#### [Problem]
Copy the records word for word, from the line holding "Which year has the lowest" through the end of the records, both included. Leave the pictures out of your copy.

#### [Records supplied]
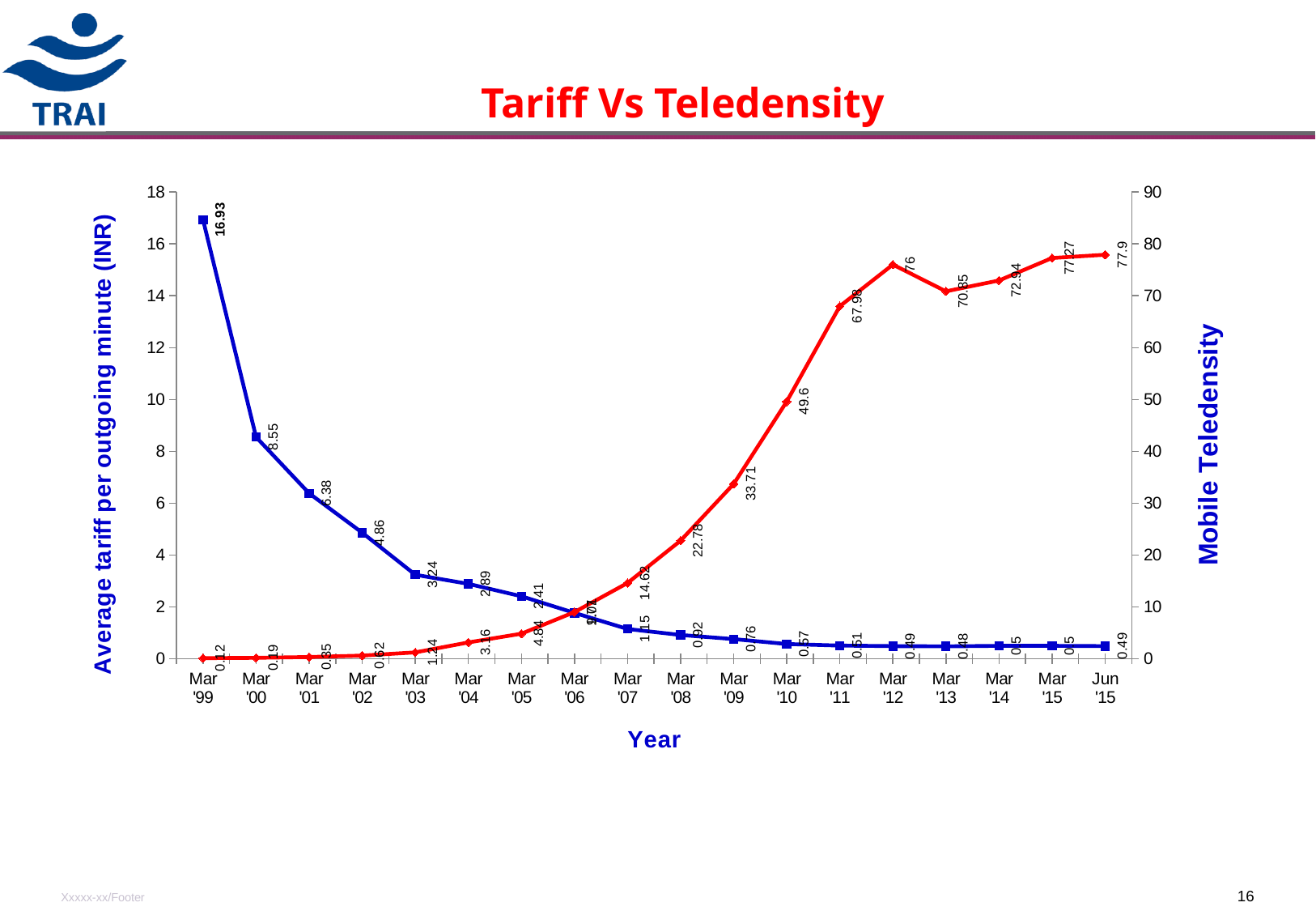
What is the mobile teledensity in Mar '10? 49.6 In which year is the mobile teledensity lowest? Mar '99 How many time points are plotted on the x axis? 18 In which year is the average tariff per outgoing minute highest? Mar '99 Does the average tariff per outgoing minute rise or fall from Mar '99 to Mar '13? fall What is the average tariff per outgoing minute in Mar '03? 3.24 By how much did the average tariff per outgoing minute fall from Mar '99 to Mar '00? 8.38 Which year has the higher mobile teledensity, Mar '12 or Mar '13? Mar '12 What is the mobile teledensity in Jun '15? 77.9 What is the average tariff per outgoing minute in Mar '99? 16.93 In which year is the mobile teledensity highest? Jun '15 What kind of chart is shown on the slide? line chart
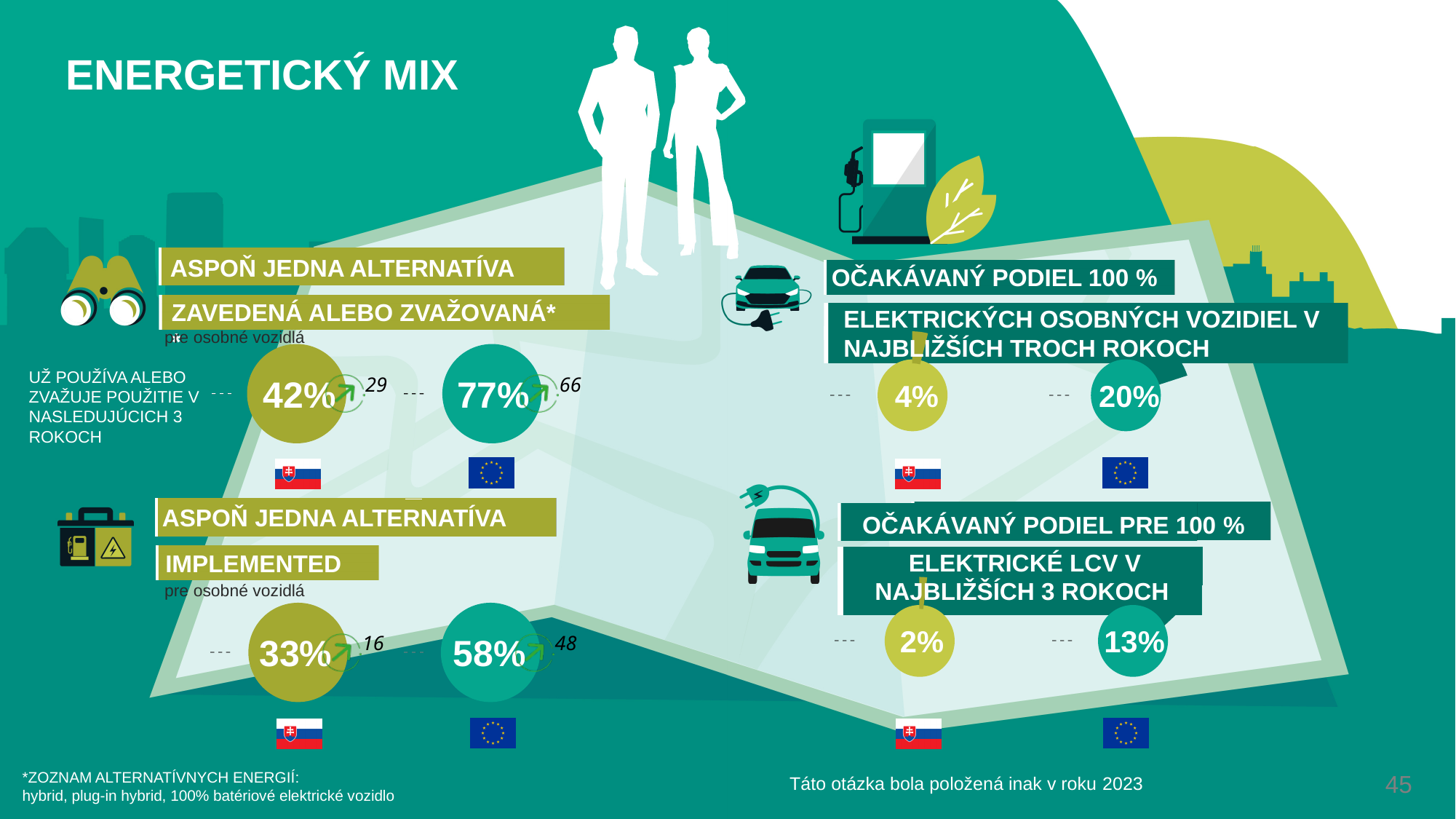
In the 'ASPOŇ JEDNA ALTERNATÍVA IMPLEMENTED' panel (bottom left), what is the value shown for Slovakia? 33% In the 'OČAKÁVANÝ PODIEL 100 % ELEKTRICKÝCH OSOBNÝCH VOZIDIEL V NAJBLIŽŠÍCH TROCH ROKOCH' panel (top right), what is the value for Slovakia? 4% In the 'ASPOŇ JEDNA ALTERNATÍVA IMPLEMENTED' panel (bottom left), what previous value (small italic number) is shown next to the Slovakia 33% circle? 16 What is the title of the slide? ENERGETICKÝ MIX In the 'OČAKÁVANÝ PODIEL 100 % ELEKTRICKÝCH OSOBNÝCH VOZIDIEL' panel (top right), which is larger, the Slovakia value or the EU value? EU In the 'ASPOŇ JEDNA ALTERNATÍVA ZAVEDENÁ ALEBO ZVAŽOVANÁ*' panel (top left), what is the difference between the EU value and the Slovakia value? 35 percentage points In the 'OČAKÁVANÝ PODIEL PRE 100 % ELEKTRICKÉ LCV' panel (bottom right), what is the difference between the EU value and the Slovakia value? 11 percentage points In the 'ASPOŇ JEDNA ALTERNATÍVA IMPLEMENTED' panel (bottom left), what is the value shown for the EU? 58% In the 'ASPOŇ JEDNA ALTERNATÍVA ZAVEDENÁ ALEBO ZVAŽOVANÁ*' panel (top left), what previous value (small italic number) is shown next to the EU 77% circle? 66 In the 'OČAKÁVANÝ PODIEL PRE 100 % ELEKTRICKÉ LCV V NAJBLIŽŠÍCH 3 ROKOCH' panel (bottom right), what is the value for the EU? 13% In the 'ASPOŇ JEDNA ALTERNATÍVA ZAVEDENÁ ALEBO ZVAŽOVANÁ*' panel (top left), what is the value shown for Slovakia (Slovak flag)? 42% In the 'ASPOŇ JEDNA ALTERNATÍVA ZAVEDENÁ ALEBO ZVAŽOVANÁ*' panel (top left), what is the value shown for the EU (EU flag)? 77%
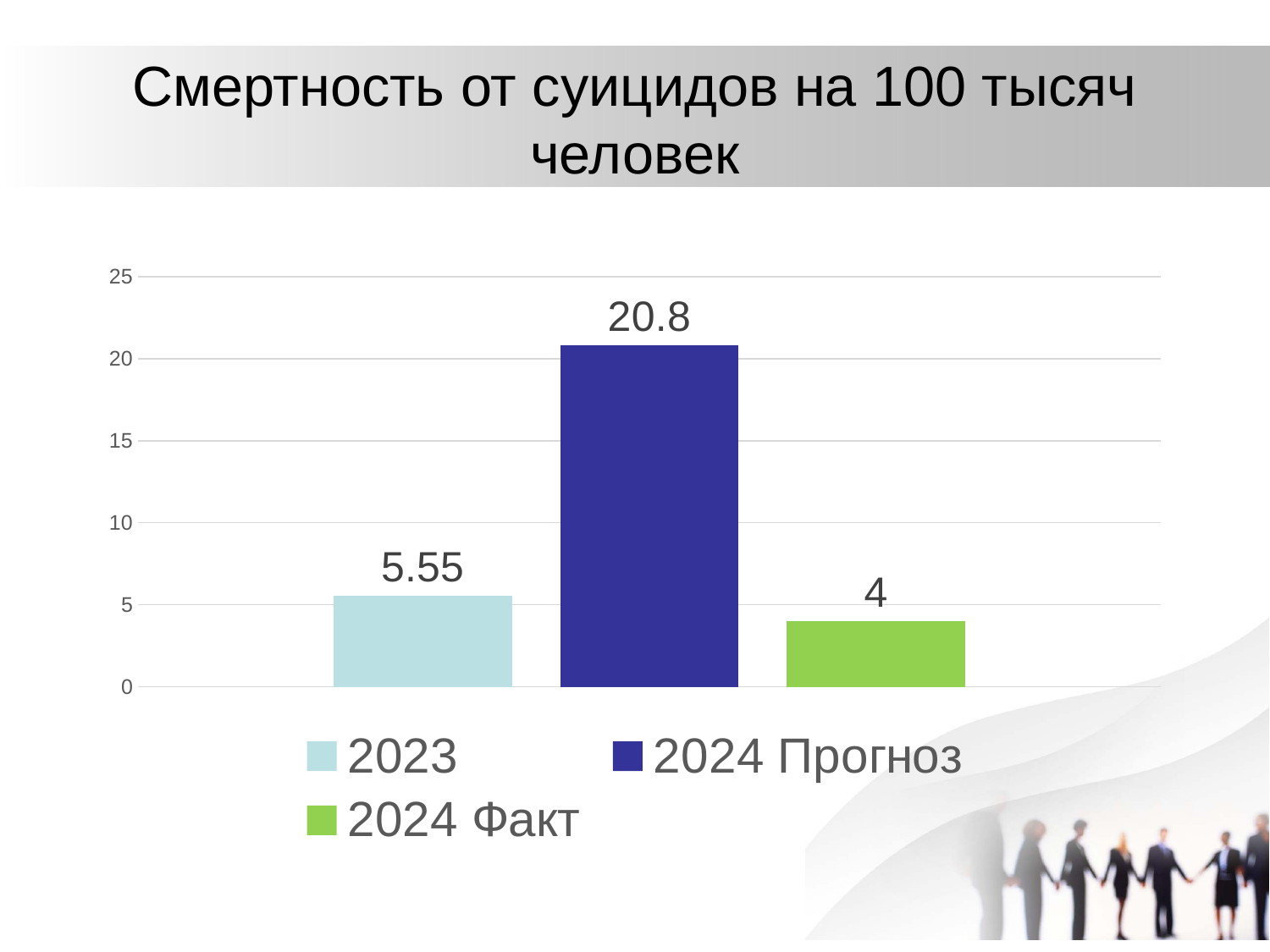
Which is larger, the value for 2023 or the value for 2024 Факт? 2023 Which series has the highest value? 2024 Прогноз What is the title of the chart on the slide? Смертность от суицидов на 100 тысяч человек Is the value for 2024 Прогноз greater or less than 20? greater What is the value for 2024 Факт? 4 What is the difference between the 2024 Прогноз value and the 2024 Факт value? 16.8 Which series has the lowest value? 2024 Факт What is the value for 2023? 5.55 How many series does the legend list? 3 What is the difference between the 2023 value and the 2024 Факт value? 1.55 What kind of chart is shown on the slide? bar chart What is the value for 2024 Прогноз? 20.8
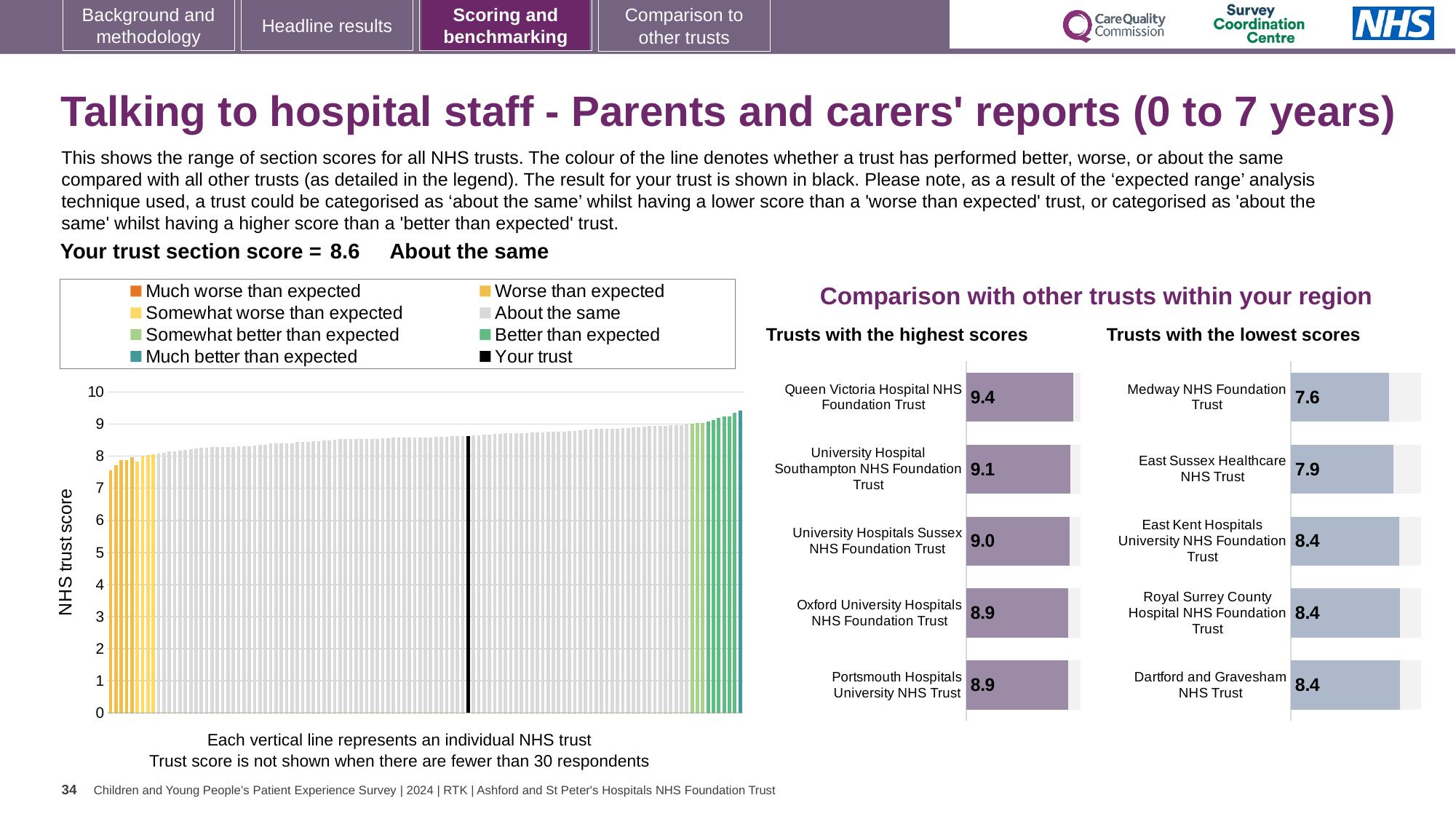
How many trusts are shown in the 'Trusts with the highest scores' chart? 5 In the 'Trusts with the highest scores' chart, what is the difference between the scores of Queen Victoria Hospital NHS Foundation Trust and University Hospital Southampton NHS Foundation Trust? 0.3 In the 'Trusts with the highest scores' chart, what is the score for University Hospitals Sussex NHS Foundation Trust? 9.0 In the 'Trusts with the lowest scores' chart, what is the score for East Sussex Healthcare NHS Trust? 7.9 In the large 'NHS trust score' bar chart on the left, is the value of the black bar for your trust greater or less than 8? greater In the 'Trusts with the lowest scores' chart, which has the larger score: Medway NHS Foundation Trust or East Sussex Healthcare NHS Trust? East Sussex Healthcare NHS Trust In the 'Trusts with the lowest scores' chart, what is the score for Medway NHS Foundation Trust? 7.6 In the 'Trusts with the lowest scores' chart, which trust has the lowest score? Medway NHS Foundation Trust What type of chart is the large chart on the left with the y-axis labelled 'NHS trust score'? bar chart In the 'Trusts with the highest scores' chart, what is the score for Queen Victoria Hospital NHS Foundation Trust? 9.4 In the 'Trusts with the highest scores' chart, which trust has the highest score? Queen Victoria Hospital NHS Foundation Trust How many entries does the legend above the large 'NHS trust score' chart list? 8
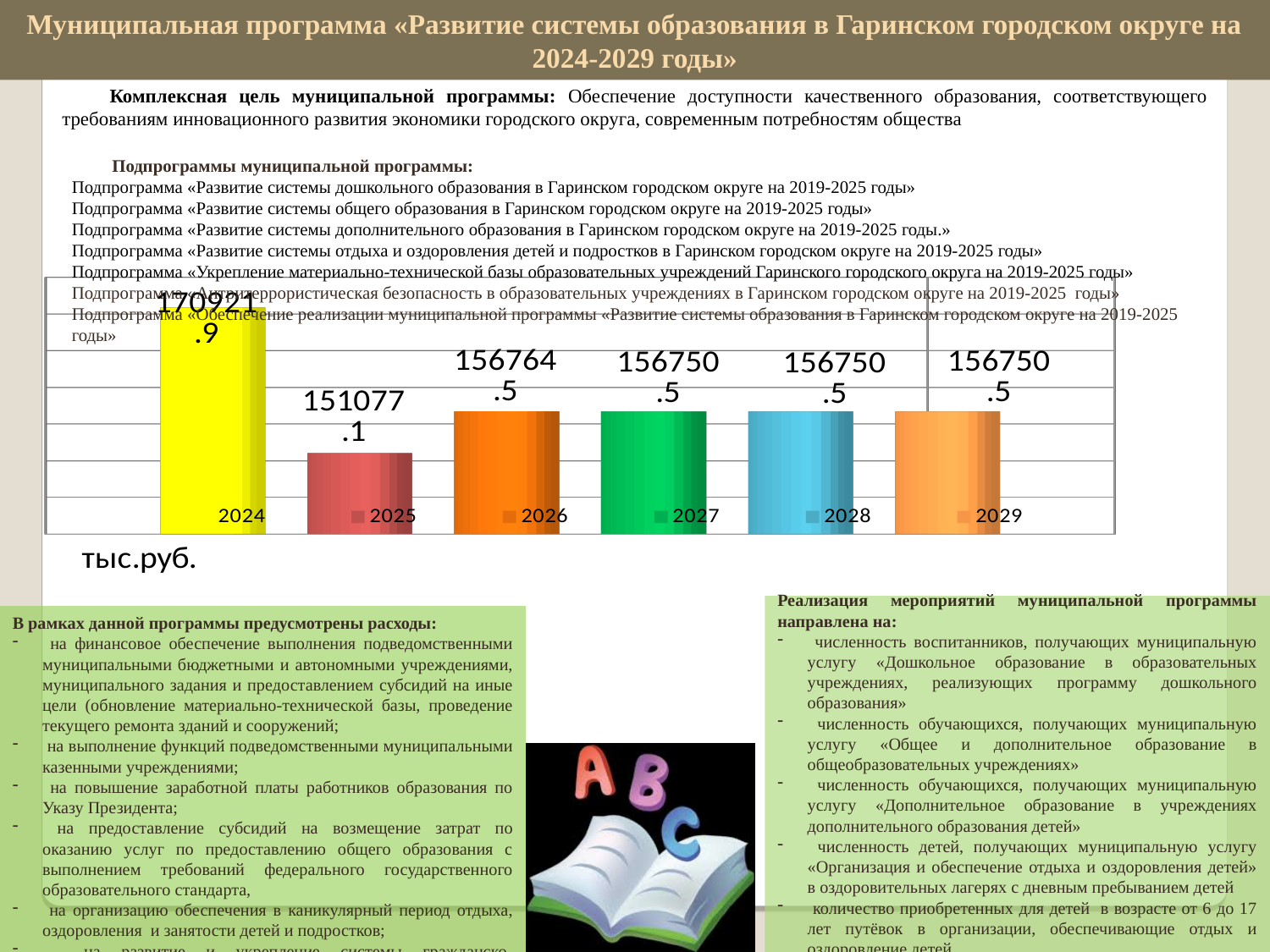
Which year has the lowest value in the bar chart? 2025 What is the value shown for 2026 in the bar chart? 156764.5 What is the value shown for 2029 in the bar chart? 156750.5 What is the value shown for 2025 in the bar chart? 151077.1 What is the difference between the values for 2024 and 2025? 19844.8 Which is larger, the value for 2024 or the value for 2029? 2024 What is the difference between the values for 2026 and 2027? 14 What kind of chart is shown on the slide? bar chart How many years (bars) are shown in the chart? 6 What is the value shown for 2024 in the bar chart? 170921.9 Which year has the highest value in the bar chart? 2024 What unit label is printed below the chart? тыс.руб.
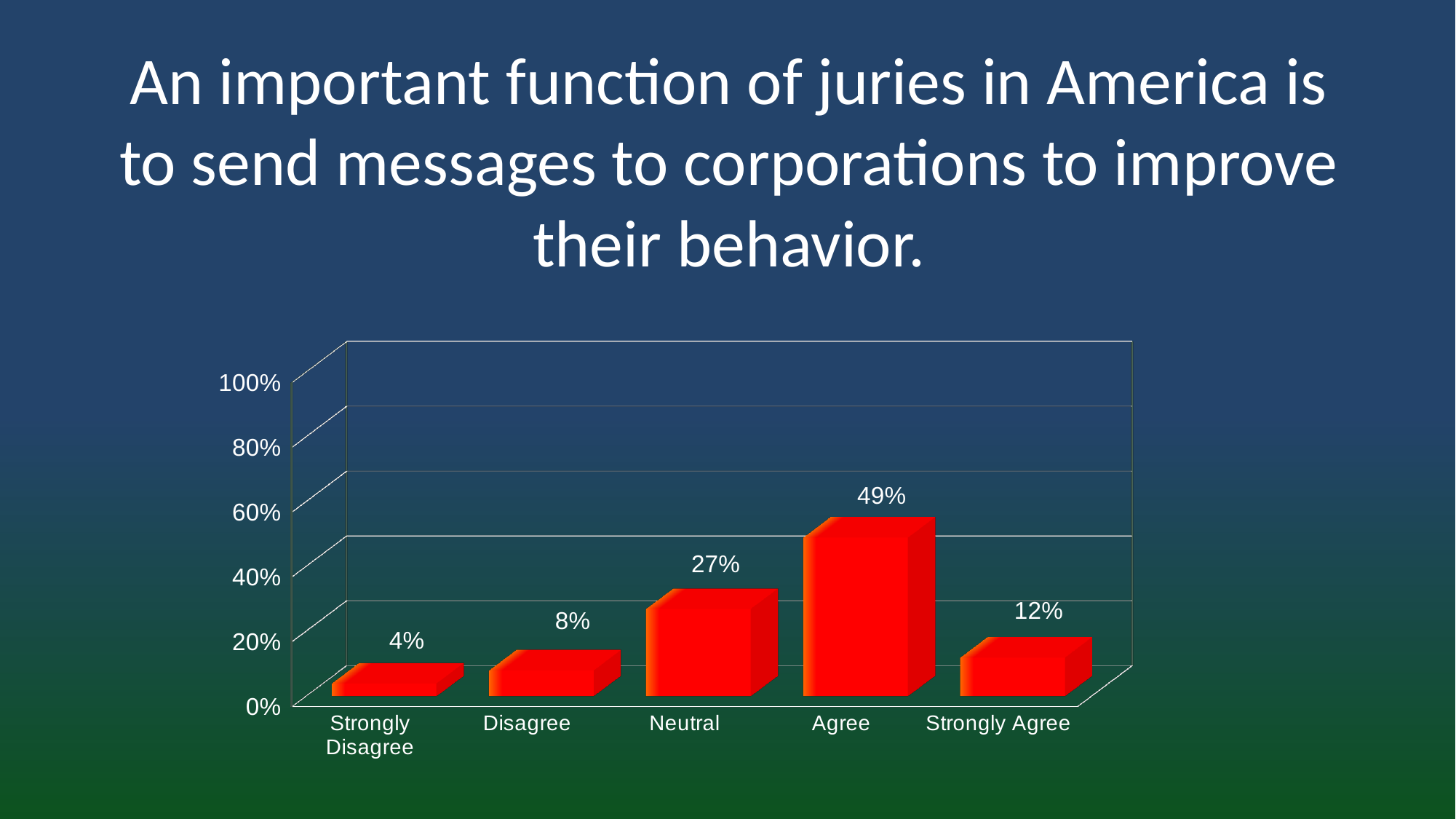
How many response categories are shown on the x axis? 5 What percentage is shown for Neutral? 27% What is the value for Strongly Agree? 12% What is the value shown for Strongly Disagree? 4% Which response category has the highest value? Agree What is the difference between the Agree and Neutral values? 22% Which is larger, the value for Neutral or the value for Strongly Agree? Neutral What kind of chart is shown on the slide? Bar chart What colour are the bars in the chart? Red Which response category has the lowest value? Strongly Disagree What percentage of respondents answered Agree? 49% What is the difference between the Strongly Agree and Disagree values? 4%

#### [Expected answer]
Which year has the lowest value in the bar chart? 2025 What is the value shown for 2026 in the bar chart? 156764.5 What is the value shown for 2029 in the bar chart? 156750.5 What is the value shown for 2025 in the bar chart? 151077.1 What is the difference between the values for 2024 and 2025? 19844.8 Which is larger, the value for 2024 or the value for 2029? 2024 What is the difference between the values for 2026 and 2027? 14 What kind of chart is shown on the slide? bar chart How many years (bars) are shown in the chart? 6 What is the value shown for 2024 in the bar chart? 170921.9 Which year has the highest value in the bar chart? 2024 What unit label is printed below the chart? тыс.руб.
How many response categories are shown on the x axis? 5 What percentage is shown for Neutral? 27% What is the value for Strongly Agree? 12% What is the value shown for Strongly Disagree? 4% Which response category has the highest value? Agree What is the difference between the Agree and Neutral values? 22% Which is larger, the value for Neutral or the value for Strongly Agree? Neutral What kind of chart is shown on the slide? Bar chart What colour are the bars in the chart? Red Which response category has the lowest value? Strongly Disagree What percentage of respondents answered Agree? 49% What is the difference between the Strongly Agree and Disagree values? 4%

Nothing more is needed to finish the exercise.